▸ Task details
Find the line with "Casino J88 Cùng" in the records below, then please transcribe it and every later line exactly, omitting the pictures and adding nothing.

----

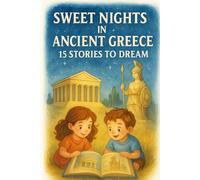 SWEET NIGHTS IN ANCIENT GREECE : 15 STORIES TO DREAM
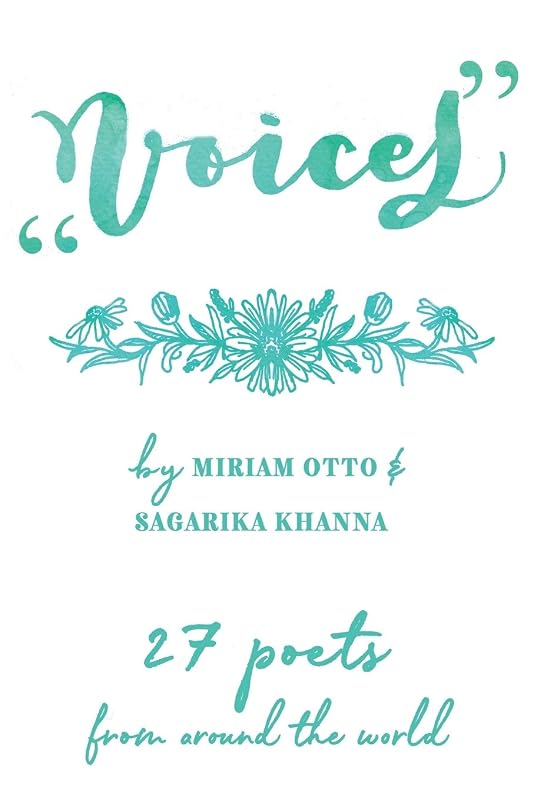 Voices: 27 poets from around the world by Miriam Otto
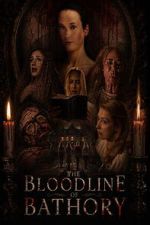 Watch The Bloodline of Bathory Movies123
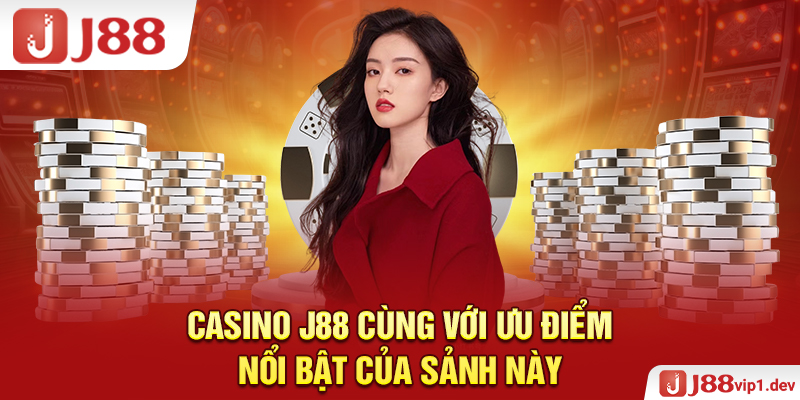 Casino J88 Cùng Với Ưu Điểm Nổi Bật Của Sảnh Này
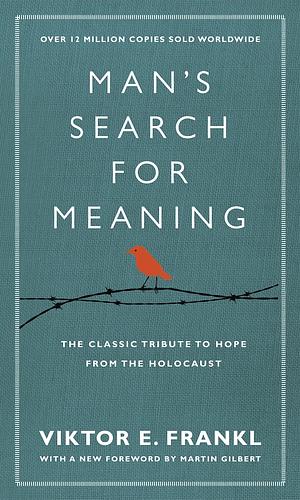 Man's Search for Meaning by Viktor E. Frankl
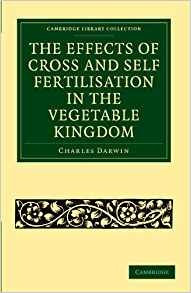 The Effects Of Cross And Self Fertilisation In The Vegetable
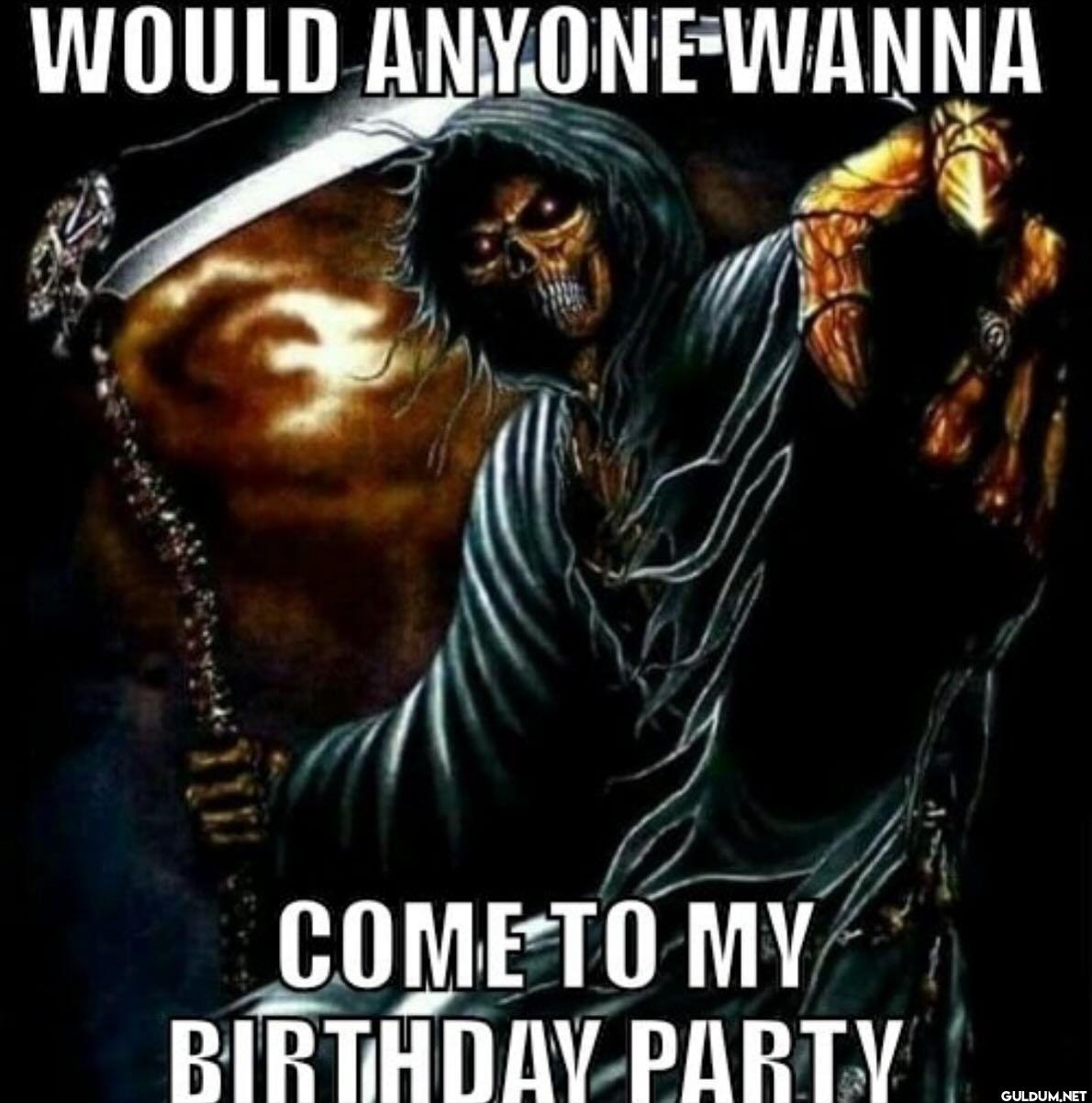 WOULD ANYONE WANNA COME TO...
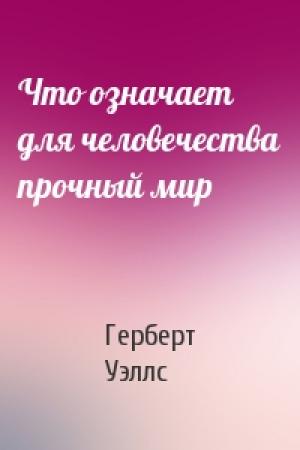 Обложка книги «Что означает для человечества прочный мир» — Герберт Уэллс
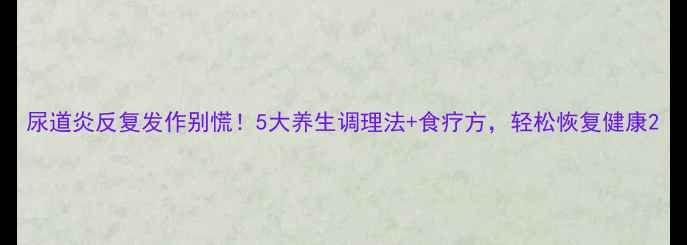 图片 尿道炎反复发作别慌！5大养生调理法+食疗方，轻松恢复健康2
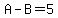 A-B=5
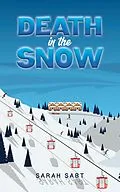 E-Book (epub) Death in the Snow von Sarah Sabt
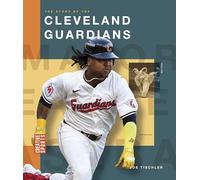 The Story of the Cleveland Guardians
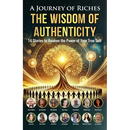 The Wisdom of Authenticity: A Journey of Riches: 14 Stories to Awaken the Power of Your True Self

----

▸ Exercise solution
 Casino J88 Cùng Với Ưu Điểm Nổi Bật Của Sảnh Này
 Man's Search for Meaning by Viktor E. Frankl
 The Effects Of Cross And Self Fertilisation In The Vegetable
 WOULD ANYONE WANNA COME TO...
 Обложка книги «Что означает для человечества прочный мир» — Герберт Уэллс
 图片 尿道炎反复发作别慌！5大养生调理法+食疗方，轻松恢复健康2
 A-B=5
 E-Book (epub) Death in the Snow von Sarah Sabt
 The Story of the Cleveland Guardians
 The Wisdom of Authenticity: A Journey of Riches: 14 Stories to Awaken the Power of Your True Self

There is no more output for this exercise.